● TEXT EXTRACT:

● ● ● ● ● ● ●

Question about Send and futures

Hey folks,

I currently have an understanding problem regarding the new async fn feature in traits. I hope somebody can help.

Here the problem is that the result of check() might be a future which is not Send, but why might it be not Send? When something which implements HealthCheck is Send shouldn't this imply that everything in it is Send? Why should it be explicitly necessary to mention that the result of check() is Send?

Regards
keks

As described in the article, when an async fn accesses non-Send data, the future that impls the async fn is itself !Send. I think the subtlety here is that Rust never automatically assumes that any Future is Send; it's just a normal trait, and all of the usual trait constraint rules apply. Namely if your code requires a Send constraint, it must be added explicitly. The crux of the issue is that it isn't easy to add such a constraint right now (also as described in the article).

● ● ● ● ● ● ●

● DATA EXCERPTS:
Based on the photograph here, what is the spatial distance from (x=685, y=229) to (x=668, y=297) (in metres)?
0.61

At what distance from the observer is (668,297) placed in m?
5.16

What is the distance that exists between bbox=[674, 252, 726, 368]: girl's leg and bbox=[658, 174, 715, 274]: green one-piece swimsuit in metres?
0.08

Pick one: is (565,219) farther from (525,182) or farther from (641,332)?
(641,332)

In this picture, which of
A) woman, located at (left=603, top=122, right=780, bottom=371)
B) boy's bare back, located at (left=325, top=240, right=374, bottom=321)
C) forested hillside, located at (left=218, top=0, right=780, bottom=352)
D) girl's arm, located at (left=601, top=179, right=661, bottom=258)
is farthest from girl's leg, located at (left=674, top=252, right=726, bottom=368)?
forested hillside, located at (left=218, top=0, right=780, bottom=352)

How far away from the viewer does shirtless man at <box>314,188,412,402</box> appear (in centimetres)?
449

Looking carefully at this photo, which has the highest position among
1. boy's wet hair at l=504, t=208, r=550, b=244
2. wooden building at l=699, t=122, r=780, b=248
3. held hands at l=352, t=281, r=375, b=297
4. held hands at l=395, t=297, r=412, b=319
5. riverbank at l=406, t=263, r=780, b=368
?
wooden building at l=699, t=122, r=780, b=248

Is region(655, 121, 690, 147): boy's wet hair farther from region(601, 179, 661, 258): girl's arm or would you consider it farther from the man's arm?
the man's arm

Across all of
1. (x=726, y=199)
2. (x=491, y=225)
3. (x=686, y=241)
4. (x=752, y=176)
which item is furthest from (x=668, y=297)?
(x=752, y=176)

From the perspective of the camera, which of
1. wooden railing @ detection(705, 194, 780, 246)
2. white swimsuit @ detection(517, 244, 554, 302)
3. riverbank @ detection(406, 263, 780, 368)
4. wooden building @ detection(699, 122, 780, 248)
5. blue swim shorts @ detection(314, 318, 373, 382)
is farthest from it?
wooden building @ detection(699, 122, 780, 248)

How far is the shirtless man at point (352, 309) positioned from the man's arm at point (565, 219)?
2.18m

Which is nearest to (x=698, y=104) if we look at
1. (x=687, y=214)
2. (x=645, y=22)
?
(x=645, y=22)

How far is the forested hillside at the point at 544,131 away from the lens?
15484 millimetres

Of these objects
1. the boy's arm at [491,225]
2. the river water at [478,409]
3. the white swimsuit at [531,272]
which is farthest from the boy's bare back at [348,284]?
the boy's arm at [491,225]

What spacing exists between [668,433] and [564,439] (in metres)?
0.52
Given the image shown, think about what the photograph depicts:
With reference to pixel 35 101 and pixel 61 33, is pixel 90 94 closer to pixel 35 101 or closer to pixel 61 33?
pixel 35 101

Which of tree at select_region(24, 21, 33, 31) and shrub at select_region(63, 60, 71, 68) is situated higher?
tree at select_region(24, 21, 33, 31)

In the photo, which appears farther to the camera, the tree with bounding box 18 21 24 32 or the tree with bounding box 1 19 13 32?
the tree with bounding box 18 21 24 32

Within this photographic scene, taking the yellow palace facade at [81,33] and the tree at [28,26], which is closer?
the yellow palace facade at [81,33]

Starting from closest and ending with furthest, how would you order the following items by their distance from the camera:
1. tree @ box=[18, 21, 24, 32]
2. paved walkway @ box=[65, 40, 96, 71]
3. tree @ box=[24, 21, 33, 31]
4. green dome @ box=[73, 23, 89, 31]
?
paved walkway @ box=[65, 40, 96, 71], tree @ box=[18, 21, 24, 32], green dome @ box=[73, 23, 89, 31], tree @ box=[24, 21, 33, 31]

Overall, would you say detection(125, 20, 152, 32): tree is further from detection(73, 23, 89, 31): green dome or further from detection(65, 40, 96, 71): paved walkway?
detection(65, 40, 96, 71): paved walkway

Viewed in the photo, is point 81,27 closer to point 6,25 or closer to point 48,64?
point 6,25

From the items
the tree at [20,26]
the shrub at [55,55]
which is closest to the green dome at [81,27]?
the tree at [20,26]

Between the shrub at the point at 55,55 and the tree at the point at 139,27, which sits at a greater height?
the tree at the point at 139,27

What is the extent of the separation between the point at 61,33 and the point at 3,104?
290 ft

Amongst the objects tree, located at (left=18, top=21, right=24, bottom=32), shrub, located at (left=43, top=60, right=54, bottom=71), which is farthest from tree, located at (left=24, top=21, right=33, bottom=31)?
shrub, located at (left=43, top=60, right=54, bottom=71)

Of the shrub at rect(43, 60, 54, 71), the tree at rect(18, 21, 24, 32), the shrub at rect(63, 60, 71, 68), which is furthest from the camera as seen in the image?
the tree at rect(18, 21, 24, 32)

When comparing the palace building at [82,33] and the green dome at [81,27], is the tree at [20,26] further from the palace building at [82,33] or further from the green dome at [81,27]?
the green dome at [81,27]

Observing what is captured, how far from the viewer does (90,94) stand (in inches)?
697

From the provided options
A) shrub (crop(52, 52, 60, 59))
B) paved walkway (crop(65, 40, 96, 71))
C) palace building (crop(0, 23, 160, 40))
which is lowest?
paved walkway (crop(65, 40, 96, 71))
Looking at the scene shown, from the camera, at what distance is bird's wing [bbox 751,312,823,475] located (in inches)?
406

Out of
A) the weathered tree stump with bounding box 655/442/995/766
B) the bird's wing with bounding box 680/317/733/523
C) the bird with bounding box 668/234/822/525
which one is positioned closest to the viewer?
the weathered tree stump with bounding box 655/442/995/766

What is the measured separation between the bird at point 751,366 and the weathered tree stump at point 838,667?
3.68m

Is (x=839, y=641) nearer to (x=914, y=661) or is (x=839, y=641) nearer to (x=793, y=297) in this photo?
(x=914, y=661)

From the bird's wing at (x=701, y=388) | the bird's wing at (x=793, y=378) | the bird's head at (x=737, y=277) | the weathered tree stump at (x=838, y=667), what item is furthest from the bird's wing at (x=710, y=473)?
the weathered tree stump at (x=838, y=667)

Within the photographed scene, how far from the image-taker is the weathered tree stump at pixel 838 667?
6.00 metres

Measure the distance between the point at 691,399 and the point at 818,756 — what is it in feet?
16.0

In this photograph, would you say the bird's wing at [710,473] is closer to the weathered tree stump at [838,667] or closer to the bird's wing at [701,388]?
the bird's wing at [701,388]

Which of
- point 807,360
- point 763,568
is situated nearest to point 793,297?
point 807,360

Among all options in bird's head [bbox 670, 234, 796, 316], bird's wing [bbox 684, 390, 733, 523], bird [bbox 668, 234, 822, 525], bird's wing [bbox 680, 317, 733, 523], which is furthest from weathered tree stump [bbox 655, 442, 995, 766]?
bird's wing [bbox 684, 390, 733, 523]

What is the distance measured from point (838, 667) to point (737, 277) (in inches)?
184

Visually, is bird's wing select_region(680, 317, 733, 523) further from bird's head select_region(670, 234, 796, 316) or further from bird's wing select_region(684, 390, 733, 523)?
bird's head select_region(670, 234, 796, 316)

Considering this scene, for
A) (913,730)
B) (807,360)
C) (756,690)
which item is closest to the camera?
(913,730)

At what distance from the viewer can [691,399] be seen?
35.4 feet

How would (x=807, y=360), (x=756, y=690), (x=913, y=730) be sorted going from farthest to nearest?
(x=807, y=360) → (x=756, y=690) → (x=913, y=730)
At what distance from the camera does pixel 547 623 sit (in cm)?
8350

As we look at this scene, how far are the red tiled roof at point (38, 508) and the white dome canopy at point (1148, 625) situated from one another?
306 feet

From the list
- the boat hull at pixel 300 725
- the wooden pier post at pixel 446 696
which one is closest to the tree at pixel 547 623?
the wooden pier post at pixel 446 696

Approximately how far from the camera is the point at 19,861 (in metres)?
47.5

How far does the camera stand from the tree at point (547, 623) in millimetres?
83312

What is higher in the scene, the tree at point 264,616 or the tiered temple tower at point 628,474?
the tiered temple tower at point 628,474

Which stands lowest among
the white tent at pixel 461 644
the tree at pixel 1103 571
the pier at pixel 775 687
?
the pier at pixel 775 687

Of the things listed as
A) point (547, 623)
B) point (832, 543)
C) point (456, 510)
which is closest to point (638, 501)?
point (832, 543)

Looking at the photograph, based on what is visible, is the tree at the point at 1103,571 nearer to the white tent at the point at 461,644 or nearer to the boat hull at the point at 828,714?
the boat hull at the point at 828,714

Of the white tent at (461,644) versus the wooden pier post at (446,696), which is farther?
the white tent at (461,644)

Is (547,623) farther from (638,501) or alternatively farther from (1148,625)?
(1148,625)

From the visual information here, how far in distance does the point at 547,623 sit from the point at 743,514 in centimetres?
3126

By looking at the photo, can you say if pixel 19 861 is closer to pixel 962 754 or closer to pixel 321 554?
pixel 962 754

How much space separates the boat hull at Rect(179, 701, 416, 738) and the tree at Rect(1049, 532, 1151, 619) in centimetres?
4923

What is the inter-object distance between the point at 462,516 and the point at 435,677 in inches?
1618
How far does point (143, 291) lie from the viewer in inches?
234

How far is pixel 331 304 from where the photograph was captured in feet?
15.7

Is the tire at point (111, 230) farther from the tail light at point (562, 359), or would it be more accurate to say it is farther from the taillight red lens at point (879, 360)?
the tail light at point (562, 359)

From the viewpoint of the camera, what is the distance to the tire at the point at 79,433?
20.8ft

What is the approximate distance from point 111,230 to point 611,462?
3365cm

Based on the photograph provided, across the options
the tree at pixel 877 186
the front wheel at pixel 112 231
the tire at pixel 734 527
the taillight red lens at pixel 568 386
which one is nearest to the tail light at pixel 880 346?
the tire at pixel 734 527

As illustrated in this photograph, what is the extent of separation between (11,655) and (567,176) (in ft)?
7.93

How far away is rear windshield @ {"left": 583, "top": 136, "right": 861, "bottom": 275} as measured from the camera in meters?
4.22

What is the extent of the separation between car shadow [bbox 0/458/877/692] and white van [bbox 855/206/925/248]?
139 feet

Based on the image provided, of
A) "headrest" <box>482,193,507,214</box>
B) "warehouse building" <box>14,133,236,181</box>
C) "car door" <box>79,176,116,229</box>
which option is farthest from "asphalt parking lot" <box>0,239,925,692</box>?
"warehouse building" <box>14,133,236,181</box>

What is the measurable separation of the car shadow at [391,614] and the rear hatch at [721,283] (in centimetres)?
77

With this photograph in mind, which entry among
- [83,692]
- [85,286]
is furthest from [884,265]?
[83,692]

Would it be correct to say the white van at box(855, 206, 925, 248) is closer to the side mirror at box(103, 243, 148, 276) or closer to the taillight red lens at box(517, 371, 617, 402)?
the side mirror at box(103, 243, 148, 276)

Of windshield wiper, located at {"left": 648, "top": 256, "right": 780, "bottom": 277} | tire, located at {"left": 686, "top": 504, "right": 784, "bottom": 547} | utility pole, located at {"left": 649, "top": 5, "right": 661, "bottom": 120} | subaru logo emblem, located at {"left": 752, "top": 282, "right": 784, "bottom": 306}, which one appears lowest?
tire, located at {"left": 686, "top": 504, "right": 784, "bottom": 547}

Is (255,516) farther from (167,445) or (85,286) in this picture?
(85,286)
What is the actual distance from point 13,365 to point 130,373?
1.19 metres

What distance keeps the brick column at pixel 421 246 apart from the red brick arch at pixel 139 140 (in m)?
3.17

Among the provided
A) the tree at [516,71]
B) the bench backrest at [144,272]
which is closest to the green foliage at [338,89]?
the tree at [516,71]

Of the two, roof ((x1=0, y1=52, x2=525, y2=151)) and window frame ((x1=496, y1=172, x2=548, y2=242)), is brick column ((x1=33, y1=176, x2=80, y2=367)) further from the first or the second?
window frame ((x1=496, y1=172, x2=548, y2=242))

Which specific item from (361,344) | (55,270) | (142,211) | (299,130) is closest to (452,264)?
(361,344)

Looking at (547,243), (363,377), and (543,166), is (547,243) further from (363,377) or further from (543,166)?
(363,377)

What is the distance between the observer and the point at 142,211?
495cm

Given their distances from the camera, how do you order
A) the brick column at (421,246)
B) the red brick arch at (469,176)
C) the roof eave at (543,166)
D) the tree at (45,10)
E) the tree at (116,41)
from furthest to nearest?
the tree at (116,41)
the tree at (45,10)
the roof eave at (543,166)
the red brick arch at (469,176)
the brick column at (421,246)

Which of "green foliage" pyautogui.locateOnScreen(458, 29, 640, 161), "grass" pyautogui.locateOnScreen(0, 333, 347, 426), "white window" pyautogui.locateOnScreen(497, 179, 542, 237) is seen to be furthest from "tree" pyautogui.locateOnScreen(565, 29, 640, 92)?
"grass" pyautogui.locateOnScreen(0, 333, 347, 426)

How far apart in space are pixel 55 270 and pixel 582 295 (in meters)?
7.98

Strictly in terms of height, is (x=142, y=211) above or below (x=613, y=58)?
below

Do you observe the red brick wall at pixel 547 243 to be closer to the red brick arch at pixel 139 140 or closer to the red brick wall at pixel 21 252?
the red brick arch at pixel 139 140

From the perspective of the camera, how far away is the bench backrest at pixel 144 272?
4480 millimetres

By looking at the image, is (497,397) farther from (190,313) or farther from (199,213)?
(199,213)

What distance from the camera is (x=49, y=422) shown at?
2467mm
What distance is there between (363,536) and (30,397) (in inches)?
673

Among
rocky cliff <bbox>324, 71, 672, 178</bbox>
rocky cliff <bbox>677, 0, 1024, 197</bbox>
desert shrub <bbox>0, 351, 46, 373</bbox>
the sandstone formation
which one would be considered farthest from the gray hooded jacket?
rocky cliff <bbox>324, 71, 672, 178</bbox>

● ● ● ● ● ● ●

● TO BE DONE:
• A. Reproduce the Send and futures thread from "Here the problem" up to and including "check() is Send?", substituting "StatusProbe" for "HealthCheck".
• B. Answer the following from the Send and futures thread.
(i) Which new feature is the original poster having trouble understanding?
(ii) What name is given at the end of the original post?
(iii) According to the reply, does Rust ever automatically assume that a Future is Send?

● TASK-BY-TASK ANSWERS:
• A.
Here the problem is that the result of check() might be a future which is not Send, but why might it be not Send? When something which implements StatusProbe is Send shouldn't this imply that everything in it is Send? Why should it be explicitly necessary to mention that the result of check() is Send?

• B.
(i) The new async fn feature in traits.
(ii) keks
(iii) No. Rust never automatically assumes that any Future is Send.